JetBlue Airways is cutting its summer and rest of the year schedules as part of an effort to improve the reliability of its operations in the face of chronic labor shortages.
JetBlue, based in New York Kennedy (JFK), said on April 26 that it will now aim for capacity growth of 0-5 percent for the full year 2022 compared to 2019 levels, down from the previous forecast of 11-15 percent. The airline will cut its summer schedule by 10% from previous estimates, and aircraft utilization is expected to drop by 10-15% from 2019 levels.
JetBlue had to cancel hundreds of flights and delay thousands more due to severe operational meltdowns caused by bad weather and air traffic control delays in Florida, compounded by staffing shortages, particularly among pilots, earlier in April, stranding passengers and crewmembers across its network.
On an earnings call discussing the airline’s $255 million 2022 first-quarter net loss, JetBlue president Joanna Geraghty said the capacity reductions will help build a more “operable and resilient schedule that takes into consideration the reality of the operating environment, including elevated pilot attrition, omicron-related pilot training delays, business partner staffing shortages, and ATC staffing shortages.”
Reduced anticipated utilization will allow the airline to reserve more aircraft for spares, lessening the impact of maintenance-related delays and cancellations.
JetBlue is taking a variety of steps this summer to increase hiring and improve the consistency of its schedule, in addition to reducing capacity. While working through a backlog of pilot training and re-certification flights made worse by the omicron variant interruptions, the airline is ramping up employment efforts, with ambitions to hire 5,000 people in New York City this summer.
Despite its hiring efforts, JetBlue is seeing a high rate of attrition as many of its pilots leave for larger legacy airlines with better pay.
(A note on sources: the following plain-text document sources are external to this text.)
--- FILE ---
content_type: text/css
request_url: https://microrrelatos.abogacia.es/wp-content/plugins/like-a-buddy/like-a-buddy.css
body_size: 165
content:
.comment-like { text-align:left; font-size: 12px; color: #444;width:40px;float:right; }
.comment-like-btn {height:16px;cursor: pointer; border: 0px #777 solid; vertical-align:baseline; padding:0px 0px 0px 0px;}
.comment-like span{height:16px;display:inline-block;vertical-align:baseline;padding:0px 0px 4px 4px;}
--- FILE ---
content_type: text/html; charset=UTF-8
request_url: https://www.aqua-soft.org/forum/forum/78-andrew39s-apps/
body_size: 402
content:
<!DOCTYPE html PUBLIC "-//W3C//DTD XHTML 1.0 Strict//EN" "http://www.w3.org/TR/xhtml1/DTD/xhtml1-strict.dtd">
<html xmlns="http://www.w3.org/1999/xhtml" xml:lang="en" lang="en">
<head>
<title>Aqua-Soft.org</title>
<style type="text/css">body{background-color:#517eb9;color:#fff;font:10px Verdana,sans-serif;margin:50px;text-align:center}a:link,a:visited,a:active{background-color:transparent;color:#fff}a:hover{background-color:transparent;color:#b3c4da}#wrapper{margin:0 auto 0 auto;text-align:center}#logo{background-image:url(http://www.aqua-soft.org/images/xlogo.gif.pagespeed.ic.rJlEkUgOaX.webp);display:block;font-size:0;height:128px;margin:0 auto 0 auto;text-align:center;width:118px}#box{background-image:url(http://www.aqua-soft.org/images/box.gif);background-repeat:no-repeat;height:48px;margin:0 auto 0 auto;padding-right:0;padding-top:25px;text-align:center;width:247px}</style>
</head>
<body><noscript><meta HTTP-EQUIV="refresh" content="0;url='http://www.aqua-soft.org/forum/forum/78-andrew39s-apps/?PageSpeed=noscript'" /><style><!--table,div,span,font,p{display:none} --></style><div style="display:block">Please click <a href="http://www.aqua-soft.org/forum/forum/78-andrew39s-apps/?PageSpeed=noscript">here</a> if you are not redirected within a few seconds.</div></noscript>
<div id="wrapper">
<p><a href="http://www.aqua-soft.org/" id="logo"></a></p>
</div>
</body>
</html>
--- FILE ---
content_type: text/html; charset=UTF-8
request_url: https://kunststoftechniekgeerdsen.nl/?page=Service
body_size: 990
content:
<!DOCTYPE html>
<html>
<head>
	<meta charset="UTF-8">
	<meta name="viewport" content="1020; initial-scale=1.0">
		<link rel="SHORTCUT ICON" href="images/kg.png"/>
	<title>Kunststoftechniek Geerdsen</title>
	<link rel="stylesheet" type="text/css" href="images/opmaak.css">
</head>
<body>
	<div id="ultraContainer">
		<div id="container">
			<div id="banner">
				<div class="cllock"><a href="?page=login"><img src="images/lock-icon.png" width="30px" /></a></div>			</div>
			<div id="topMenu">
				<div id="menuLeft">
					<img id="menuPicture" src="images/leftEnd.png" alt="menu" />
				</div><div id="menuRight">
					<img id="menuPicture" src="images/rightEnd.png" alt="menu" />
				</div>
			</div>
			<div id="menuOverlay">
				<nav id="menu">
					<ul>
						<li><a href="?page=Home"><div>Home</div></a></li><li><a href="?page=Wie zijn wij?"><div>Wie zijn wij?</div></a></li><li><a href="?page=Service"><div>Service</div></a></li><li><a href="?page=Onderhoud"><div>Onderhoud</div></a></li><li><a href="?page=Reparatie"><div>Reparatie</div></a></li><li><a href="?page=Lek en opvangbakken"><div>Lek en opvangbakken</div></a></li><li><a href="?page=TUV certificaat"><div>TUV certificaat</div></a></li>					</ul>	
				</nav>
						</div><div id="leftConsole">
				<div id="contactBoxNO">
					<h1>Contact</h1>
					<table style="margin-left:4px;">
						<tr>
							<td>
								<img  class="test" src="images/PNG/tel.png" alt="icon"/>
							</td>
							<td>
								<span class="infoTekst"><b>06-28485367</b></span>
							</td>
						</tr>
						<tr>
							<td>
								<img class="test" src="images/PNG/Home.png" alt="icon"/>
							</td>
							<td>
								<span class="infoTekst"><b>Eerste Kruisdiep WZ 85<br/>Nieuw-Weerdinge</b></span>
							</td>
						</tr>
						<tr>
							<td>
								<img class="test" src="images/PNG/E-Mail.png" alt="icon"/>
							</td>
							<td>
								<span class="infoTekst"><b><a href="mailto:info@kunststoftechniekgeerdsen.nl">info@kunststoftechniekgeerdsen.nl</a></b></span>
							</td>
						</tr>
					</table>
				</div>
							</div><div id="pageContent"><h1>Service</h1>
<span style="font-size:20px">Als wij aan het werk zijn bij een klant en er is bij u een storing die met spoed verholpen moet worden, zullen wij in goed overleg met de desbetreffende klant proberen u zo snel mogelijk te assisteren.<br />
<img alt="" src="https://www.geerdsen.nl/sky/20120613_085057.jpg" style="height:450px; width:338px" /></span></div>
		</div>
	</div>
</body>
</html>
CEO Robin Hayes stated that management will have to “plan more conservatively” for future pilot attrition rates, implying that the problem will not go away very soon.
As a result of the prolonged pilot shortage, he noted, industry-wide structural changes, such as a convergence in pilot compensation across large airlines, less system capacity growth, and reduced aircraft utilization, are anticipated to occur in the coming years.
One factor that could potentially help alleviate JetBlue’s pilot attrition woes would be a successful merger with Spirit Airlines, Hayes said.
“We believe the JetBlue and Spirit merger would allow us to supercharge and accelerate that organic plan and bring in a large group of pilots, creating a bigger destination carrier with more growth opportunities, and potentially reducing attrition,” he added.